Going back to power, the introduction of different CPU core types into a single cluster has necessitated a rethink of the way that power and clock frequencies are managed with DynamIQ. The introduction of optional asynchronous bridges offers up configurable CPU clock domains on a per core bases, this was previously limited to a per cluster basis. Designers can also choose to tie the core frequency synchronously to the DSU’s speed as well.
In other words, each CPU core can theoretically run at its own independently controlled frequency with DynamIQ. In reality, common core types are more likely to be tied into domain groups, which controls the frequency, voltage, and therefore power, for a group of cores rather that completely individually. ARM states that DynamIQ big.LITTLE requires that groups of big cores and LITTLE cores are able to independently dynamically scale voltage and frequency.

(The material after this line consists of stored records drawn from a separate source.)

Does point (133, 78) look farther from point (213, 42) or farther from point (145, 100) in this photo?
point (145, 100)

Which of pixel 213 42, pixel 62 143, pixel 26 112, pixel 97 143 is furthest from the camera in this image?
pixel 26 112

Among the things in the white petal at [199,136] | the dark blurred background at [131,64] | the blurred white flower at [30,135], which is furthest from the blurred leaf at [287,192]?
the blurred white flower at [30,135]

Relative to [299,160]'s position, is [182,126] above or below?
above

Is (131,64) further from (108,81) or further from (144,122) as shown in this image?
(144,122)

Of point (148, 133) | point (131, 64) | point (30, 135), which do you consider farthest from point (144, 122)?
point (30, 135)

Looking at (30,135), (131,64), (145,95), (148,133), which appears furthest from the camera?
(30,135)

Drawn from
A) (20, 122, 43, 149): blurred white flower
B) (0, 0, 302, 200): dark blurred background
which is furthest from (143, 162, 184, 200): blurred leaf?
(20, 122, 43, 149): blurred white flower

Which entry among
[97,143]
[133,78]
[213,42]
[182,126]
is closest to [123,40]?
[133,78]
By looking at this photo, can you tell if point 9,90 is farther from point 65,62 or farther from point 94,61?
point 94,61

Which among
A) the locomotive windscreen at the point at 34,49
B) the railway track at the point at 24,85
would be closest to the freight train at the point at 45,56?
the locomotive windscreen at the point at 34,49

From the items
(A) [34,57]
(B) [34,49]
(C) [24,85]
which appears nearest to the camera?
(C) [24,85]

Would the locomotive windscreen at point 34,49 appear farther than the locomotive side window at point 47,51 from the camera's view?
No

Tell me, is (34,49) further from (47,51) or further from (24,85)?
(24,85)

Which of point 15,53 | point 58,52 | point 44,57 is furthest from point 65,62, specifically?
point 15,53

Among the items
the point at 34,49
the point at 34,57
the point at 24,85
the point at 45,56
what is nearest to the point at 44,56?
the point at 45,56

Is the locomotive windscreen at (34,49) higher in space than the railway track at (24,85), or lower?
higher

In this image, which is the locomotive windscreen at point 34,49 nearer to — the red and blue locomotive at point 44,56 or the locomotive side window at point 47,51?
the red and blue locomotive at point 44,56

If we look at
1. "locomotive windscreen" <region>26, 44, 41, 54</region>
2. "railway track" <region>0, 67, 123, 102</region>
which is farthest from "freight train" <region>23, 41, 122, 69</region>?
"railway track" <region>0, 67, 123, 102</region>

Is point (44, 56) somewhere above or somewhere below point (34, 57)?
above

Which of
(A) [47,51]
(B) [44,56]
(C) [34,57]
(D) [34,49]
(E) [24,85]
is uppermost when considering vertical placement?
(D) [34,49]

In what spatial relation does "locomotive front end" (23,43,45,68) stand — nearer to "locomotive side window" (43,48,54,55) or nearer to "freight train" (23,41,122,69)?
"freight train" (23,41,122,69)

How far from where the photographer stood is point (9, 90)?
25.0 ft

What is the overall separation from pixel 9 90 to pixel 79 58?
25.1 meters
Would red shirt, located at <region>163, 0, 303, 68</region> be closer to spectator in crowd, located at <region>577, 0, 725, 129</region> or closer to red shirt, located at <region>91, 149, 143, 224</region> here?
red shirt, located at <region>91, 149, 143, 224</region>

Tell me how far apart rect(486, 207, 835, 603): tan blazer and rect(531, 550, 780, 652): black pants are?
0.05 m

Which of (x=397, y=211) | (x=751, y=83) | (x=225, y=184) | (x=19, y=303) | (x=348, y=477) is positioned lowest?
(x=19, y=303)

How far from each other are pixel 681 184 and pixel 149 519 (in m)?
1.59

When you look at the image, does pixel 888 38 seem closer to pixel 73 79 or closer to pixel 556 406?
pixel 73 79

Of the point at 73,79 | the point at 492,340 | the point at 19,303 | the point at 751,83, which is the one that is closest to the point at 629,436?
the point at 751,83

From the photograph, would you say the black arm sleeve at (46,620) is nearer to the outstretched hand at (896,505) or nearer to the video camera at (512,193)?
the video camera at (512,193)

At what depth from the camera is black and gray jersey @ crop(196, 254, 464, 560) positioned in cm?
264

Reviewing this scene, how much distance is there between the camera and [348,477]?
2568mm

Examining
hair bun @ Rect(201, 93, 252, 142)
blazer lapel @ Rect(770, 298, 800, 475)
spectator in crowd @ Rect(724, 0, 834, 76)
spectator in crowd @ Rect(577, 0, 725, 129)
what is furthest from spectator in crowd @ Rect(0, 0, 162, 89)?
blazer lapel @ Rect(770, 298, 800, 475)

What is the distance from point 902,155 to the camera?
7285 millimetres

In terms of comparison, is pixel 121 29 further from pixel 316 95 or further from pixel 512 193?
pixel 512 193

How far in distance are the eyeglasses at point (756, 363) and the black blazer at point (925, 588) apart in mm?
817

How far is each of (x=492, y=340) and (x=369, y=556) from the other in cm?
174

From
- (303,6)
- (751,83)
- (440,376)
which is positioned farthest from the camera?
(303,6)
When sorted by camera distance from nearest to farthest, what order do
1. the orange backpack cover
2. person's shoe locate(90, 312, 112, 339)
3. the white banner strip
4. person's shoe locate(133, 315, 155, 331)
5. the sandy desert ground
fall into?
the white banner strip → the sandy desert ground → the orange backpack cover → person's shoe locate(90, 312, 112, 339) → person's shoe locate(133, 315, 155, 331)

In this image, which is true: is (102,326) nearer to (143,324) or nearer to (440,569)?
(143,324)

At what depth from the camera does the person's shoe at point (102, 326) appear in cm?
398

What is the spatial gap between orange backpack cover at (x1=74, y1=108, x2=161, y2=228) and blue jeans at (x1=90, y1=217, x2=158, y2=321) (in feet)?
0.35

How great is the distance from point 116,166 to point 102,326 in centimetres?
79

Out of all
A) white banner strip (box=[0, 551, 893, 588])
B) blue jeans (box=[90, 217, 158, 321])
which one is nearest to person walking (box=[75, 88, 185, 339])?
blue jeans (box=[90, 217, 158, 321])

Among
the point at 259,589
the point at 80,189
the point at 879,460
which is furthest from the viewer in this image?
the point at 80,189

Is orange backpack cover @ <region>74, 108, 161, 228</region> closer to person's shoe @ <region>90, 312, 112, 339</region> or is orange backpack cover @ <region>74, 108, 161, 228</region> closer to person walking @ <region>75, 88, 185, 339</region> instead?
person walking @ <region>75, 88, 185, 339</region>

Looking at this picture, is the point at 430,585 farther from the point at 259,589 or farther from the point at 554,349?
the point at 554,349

This is particularly useful in thermally limited use cases, such as smartphones, as it ensures that big and LITTLE cores can continue to be power scaled depending on the workload, while still occupying the same cluster. Theoretically, SoC designers could use multiple domains for targeting different CPU power points, similar to what MediaTek has attempted to do with its tri-cluster designs, although this increases complexity and cost.
With DynamIQ, ARM has also simplified its power-down sequences when using hardware controls, which should mean that unused cores can turn off that little bit faster. By moving cache and coherency management into hardware, as this was previously done in software, ARM has been able to remove time consuming steps related to disabling and flushing memory caches upon power down.
DynamIQ represents a notable progression for mobile multi-core processing technology, but as such makes a number of important changes to the current formula that are going to have some interesting implications for future mobile products. Not only does DynamIQ offer up some interesting potential performance improvements for multi-core systems, but it also empowers SoC developers to implement new big.LITTLE arrangements and heterogeneous compute solutions, both for mobile and beyond.
We will likely see products announced that make use of DynamIQ technology and ARM’s latest CPU cores towards the end of 2017 or perhaps in early 2018.